Las teorías económicas han aportado a la Bioética, la noción de costos y beneficios en la asignación de recursos y existiría en principio,  para una sector de la doctrina (Diego Gracia) la posición de reclamar al Estado por lo menos aquello que sea eficiente y no se constituya en un gasto superfluo. Se entiende que la persona en ejercicio de su autonomía podrá invertir en tratamientos, incluso ineficaces, pero ello no puede ser demandado al Estado, el cual como garante de la justicia debe administrar en beneficio de toda la población, mediante asignación equitativa, con prioridades, desde una realidad de escasez como suele suceder en países subdesarrollados. En este aspecto debemos distinguir aquellos sectores de la población que, por su condición de pobreza, son excluidos sociales de un sistema económico liberal a ultranza. El Estado  deberá procurar los recursos para que estos sectores vulnerables puedan contar con los tratamientos necesarios en salud, frente a la existencia de enfermedades con tratamientos aprobados y eficaces,  poniendo  a disposición de los pacientes el mejor tratamiento disponible. Si el paciente participa entonces en una investigación, cuyo fin primordial es poner a prueba un tratamiento con supuestos beneficios mayores, deberá saber que siempre cuenta con el tratamiento alternativo ya aprobado. Evaluadas estas posibilidades, la autonomía del paciente se pondría en juego entre la posibilidad de cumplir con la mejor terapéutica disponible y la de participar en un protocolo de investigación.

▸ Datos disponibles:
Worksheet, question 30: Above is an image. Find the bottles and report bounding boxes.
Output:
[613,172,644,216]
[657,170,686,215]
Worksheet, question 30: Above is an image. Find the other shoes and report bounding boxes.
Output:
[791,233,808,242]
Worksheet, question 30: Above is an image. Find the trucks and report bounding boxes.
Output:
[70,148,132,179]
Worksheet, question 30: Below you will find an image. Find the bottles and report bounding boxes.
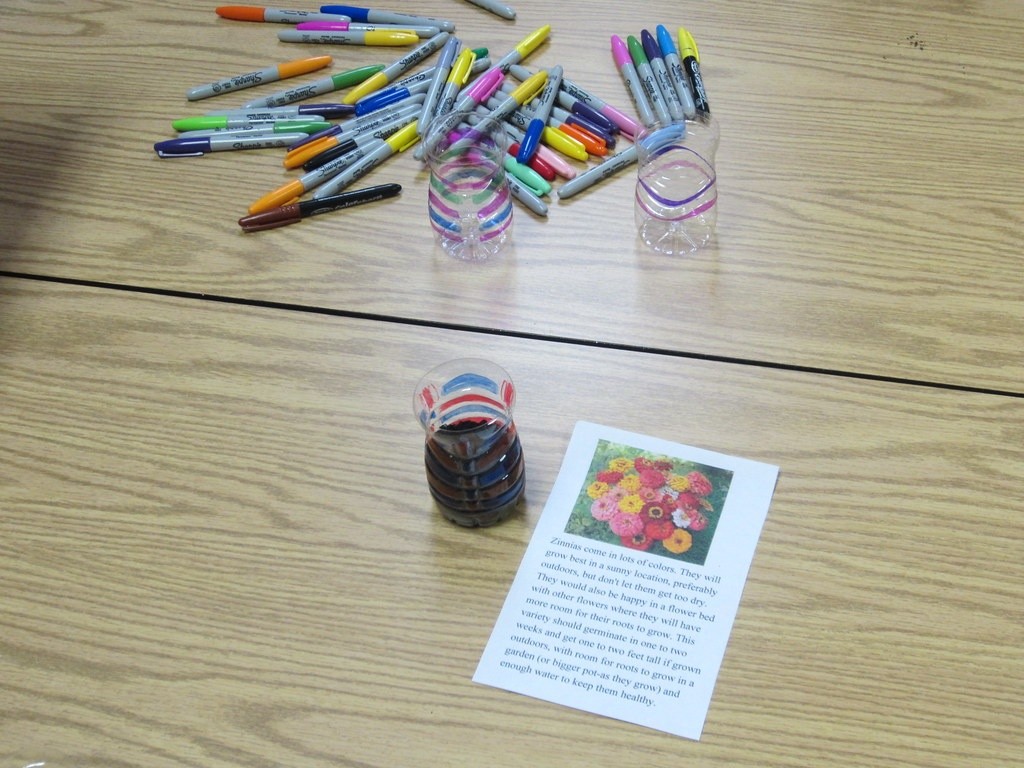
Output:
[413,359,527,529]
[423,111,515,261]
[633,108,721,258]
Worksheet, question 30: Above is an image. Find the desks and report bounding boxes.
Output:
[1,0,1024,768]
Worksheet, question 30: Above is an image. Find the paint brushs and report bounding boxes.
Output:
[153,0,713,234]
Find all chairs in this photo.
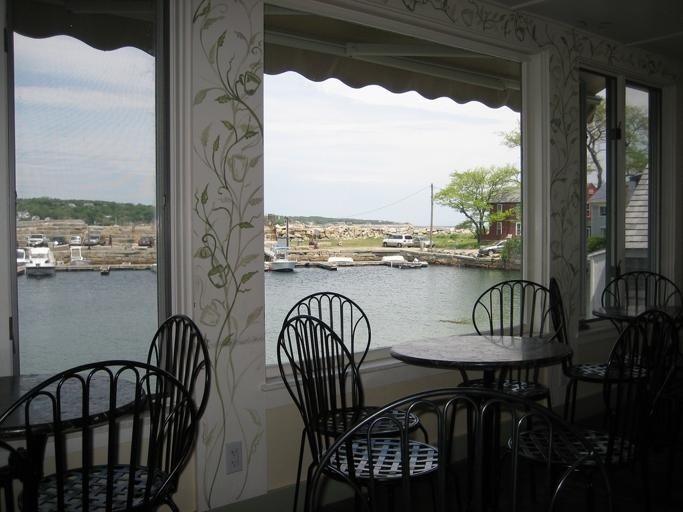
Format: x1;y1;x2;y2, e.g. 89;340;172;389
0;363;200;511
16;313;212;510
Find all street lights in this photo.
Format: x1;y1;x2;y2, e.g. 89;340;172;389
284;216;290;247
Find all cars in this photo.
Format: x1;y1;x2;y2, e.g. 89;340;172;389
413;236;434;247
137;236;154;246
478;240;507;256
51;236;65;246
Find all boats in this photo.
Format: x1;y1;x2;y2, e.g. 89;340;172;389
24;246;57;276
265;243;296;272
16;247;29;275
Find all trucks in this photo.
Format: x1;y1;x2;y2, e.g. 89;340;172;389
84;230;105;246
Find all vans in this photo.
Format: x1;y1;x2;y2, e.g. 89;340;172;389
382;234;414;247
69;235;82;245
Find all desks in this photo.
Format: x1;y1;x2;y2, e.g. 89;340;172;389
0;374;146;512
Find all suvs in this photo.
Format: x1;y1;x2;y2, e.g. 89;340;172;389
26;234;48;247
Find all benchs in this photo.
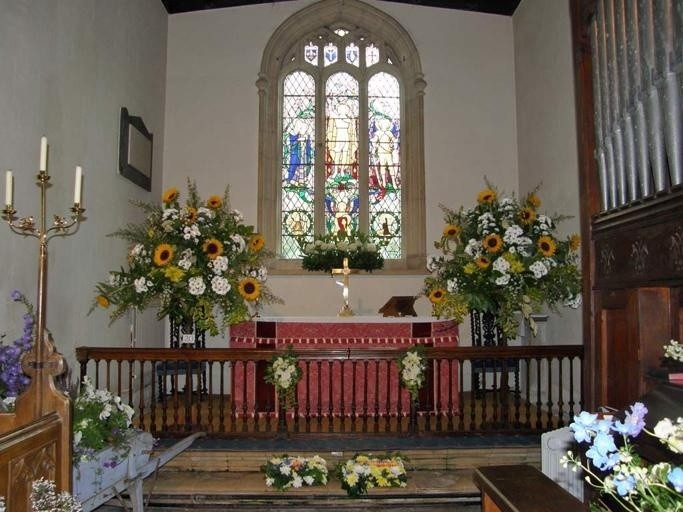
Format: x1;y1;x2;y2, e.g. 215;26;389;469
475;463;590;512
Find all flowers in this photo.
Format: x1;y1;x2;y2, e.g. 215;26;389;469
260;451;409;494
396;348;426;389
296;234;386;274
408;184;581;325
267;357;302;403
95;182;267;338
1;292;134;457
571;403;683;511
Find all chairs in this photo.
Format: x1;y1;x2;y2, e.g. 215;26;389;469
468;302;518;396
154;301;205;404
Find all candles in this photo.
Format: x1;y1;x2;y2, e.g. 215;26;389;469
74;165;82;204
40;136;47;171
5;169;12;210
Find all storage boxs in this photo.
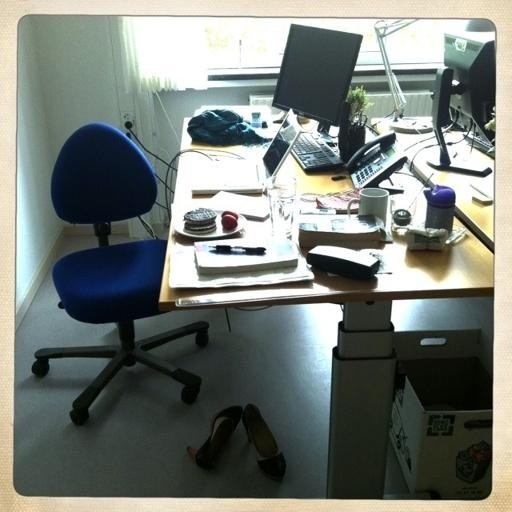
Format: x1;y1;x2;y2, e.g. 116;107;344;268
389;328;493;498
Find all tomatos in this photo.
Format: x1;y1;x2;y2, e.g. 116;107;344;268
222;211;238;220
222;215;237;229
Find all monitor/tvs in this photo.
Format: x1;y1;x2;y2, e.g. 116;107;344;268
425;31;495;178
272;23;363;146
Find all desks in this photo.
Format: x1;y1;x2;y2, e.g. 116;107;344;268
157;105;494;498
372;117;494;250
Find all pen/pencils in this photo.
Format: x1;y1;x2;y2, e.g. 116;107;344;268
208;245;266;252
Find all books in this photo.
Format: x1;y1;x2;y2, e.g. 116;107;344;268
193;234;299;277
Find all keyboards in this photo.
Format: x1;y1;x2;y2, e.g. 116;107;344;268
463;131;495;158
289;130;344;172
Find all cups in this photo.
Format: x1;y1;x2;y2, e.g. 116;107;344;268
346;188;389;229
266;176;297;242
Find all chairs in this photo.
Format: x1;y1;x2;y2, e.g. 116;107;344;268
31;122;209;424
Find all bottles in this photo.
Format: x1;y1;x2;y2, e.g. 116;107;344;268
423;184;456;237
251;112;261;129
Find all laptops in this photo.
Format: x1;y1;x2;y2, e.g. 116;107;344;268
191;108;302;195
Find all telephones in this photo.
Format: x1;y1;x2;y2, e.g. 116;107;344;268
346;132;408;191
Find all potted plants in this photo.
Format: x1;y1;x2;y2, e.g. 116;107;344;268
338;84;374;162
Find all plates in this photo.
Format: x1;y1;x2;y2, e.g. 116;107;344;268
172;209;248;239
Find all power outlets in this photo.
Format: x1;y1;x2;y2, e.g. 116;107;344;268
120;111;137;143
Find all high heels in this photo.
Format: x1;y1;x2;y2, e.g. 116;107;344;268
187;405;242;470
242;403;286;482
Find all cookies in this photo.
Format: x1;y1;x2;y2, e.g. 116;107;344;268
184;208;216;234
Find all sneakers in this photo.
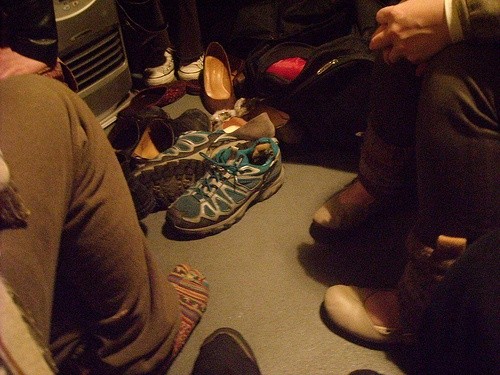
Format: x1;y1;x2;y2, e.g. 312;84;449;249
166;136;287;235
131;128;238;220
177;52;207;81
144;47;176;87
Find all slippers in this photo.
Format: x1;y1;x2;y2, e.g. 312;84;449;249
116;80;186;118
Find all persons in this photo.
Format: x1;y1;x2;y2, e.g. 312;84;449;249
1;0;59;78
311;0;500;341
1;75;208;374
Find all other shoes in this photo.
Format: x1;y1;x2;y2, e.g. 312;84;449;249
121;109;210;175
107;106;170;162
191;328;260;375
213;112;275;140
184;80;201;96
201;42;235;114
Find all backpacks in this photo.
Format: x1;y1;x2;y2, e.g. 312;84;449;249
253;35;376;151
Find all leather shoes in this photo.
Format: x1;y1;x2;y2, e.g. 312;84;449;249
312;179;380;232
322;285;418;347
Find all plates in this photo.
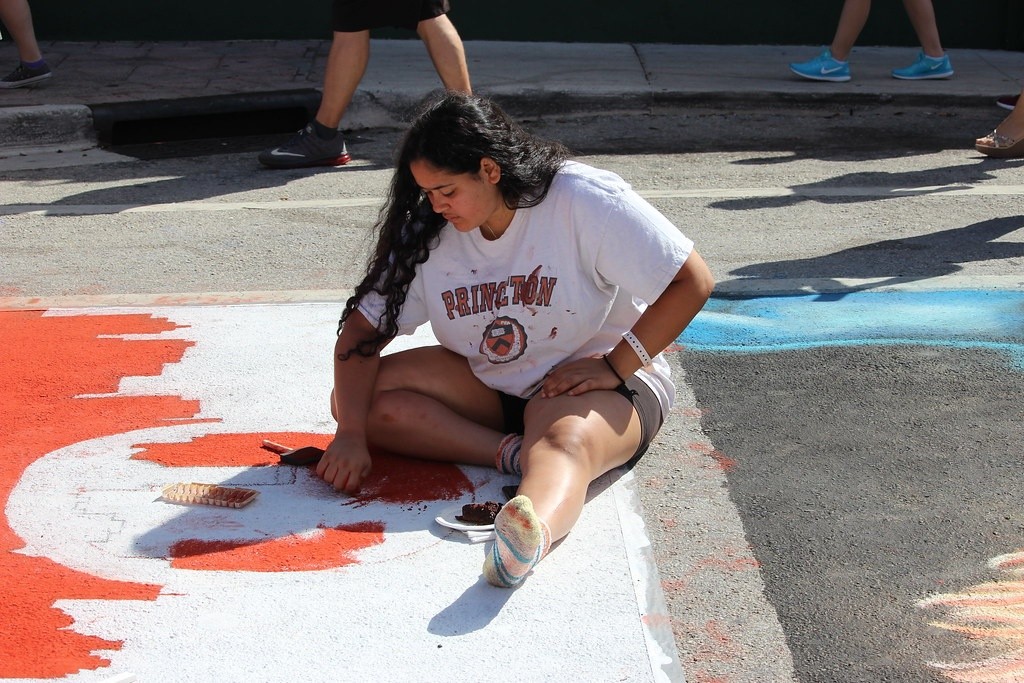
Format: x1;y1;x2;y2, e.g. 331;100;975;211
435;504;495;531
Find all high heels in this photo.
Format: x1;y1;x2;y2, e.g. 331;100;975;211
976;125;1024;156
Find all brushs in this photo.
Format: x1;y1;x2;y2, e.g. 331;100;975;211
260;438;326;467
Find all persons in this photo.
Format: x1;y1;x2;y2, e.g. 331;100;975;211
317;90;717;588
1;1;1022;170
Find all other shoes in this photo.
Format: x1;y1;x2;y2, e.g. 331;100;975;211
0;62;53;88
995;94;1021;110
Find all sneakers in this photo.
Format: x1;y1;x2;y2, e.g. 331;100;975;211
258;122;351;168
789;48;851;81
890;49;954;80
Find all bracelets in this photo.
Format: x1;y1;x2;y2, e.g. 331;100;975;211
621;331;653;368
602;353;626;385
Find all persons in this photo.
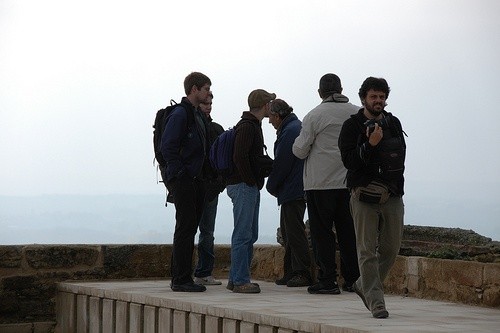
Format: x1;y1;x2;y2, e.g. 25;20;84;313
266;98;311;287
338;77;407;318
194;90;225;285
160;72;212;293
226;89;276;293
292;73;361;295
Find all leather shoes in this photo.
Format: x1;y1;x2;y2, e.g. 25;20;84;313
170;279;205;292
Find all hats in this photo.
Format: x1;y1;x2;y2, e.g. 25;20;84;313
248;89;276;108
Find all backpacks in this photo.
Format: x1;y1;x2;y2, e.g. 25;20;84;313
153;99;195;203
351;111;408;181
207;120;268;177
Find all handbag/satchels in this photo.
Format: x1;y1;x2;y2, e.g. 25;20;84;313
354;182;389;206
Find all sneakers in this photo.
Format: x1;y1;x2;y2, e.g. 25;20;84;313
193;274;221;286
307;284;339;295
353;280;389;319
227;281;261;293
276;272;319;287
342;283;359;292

▸ Sobre esta tarea:
Prolonga el texto sobre la bioética y la asignación de recursos en salud a partir de su última oración.

▸ Respuesta del ejercicio:
Si el Estado no proveyera de tales opciones, la persona posee un obstáculo para el ejercicio de su autonomía: el estado de necesidad que implica frente a una patología y la ausencia de todo recurso que le permite procurarse un tratamiento alternativo aprobado, porque el mismo Estado tampoco lo provee. Aparece entonces, la imagen de la investigación como el único camino posible para el paciente, no existiendo otras alternativas y por ende no pudiendo optar libremente en el ejercicio de su autonomía.

Al tratarse de enfermedades para las cuales no existen posibles curas, se entiende que el Estado debe siempre procurar como alternativa a una investigación, la existencia del mejor tratamiento aunque no implique la cura de la enfermedad.

Debemos destacar que sin llegar a extremos, como el de una patología que no cuenta con drogas probadas efectivas para su tratamiento, podemos observar a diario, que pacientes con patologías que sí cuentan con buenos tratamientos efectivos, aceptan participar en ensayos clínicos por no poder acceder a los mismos y porque además, se aseguran una atención personalizada y eficaz. De hecho, un participante en una investigación, pasa a ser un paciente especial, ya que por los requerimientos del protocolo cuenta con una serie de consultas y estudios preestablecidos, y un seguimiento estricto que probablemente, no sería de igual modo si concurriera como un paciente común.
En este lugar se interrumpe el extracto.